TASK PROMPT — Everything from the line containing "By how much" through the last line of the records below should be printed exactly, please, and nothing else.

DATASET EXTRACT —
+++
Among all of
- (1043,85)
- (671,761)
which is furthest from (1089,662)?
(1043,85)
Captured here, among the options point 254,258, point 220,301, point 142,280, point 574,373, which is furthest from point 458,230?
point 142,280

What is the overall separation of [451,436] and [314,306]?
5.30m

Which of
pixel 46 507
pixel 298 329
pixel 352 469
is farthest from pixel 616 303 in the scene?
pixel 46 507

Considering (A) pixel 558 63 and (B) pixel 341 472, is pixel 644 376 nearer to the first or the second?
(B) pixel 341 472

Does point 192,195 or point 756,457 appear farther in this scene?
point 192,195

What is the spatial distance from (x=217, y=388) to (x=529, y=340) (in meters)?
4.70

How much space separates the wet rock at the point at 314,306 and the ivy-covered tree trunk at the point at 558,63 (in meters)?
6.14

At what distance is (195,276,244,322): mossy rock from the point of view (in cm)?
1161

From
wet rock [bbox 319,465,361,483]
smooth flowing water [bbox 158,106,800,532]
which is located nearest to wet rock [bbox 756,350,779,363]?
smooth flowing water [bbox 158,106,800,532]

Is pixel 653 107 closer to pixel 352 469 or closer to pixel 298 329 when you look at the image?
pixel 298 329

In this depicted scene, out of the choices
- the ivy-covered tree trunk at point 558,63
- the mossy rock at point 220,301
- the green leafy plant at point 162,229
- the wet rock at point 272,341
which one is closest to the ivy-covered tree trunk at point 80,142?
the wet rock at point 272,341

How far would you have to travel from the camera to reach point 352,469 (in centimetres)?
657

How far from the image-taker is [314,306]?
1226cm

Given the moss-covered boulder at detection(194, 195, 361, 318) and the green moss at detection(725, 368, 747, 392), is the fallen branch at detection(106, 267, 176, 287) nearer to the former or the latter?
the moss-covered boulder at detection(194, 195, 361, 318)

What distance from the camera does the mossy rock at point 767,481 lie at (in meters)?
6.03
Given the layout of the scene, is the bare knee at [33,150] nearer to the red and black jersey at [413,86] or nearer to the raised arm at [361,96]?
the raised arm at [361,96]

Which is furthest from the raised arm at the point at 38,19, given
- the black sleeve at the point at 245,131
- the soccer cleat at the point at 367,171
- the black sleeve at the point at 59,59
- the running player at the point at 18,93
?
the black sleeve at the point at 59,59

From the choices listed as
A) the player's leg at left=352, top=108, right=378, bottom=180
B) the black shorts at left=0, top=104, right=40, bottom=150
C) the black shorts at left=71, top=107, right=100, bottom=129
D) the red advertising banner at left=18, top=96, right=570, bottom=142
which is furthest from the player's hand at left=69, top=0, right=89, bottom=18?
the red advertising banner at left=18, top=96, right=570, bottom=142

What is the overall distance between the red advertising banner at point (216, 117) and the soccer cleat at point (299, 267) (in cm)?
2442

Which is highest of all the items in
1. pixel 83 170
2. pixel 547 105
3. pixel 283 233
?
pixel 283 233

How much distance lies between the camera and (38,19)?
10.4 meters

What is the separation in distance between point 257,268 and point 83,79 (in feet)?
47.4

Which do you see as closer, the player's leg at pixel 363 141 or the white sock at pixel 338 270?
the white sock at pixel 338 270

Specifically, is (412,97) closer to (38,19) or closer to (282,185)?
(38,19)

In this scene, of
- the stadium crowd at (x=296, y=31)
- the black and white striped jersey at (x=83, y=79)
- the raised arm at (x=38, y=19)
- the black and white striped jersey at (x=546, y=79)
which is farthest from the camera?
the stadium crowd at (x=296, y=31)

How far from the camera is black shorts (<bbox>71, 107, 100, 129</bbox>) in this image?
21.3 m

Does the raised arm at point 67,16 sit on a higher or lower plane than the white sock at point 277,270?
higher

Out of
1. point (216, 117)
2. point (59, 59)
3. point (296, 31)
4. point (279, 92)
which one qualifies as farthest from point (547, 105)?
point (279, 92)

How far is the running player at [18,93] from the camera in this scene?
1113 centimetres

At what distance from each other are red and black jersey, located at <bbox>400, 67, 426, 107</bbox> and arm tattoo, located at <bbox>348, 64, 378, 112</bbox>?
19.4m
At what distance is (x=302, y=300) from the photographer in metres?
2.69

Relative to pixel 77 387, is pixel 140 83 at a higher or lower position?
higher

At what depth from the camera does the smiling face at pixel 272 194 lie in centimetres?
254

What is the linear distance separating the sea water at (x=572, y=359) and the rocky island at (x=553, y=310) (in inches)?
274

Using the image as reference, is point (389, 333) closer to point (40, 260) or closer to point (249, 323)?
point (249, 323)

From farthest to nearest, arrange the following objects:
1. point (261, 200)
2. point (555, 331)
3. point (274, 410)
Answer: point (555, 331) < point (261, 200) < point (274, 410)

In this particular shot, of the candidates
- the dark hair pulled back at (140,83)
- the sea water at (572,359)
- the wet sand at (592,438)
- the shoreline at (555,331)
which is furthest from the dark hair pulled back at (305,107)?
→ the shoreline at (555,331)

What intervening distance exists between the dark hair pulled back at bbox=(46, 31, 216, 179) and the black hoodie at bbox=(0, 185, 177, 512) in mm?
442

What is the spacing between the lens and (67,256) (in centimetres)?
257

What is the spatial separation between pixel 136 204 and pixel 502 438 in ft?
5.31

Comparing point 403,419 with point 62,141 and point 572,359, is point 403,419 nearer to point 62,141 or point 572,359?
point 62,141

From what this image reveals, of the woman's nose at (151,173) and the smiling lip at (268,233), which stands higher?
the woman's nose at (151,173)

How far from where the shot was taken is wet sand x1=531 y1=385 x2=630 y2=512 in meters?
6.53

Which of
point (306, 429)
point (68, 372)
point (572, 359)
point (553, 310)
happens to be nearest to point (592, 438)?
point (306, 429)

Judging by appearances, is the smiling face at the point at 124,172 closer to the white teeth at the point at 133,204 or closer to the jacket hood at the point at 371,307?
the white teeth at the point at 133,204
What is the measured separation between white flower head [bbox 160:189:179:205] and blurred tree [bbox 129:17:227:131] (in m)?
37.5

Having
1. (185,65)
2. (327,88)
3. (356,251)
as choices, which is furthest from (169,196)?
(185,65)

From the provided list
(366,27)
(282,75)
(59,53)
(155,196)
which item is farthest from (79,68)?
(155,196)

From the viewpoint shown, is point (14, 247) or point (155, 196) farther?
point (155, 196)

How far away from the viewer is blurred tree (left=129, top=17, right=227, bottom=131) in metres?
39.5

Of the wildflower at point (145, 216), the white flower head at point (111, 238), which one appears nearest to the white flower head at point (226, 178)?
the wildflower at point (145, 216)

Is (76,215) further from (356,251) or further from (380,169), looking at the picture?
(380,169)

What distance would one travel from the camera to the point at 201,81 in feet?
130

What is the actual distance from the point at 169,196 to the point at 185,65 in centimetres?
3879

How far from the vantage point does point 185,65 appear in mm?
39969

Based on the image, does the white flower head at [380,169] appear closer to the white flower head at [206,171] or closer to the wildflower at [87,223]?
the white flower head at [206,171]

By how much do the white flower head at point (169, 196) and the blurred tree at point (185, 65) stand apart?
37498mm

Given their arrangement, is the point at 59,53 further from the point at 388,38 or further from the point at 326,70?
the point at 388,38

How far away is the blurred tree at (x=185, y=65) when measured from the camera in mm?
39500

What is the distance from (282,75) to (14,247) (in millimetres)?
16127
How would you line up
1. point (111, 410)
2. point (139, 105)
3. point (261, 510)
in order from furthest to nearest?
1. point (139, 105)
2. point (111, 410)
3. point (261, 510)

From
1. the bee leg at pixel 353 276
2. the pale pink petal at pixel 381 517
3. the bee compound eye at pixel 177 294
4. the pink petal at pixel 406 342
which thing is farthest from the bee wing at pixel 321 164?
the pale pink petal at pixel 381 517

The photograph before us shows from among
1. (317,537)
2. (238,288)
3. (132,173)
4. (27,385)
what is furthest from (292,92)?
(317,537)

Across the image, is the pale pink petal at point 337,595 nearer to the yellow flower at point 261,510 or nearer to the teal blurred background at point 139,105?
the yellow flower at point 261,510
+++
EXERCISE SOLUTION —
By how much do the white flower head at point (169, 196) and the blurred tree at point (185, 65) stand apart?
37498mm

Given their arrangement, is the point at 59,53 further from the point at 388,38 or further from the point at 326,70?
the point at 388,38

How far away is the blurred tree at (x=185, y=65) when measured from the camera in mm?
39500

What is the distance from (282,75) to (14,247) (in millimetres)?
16127
How would you line up
1. point (111, 410)
2. point (139, 105)
3. point (261, 510)
in order from furthest to nearest?
1. point (139, 105)
2. point (111, 410)
3. point (261, 510)

From
1. the bee leg at pixel 353 276
2. the pale pink petal at pixel 381 517
3. the bee compound eye at pixel 177 294
4. the pink petal at pixel 406 342
which thing is farthest from the bee wing at pixel 321 164?
the pale pink petal at pixel 381 517

The photograph before us shows from among
1. (317,537)
2. (238,288)
3. (132,173)
4. (27,385)
what is furthest from (292,92)?
(317,537)

Across the image, is the pale pink petal at point 337,595 nearer to the yellow flower at point 261,510 or nearer to the teal blurred background at point 139,105?
the yellow flower at point 261,510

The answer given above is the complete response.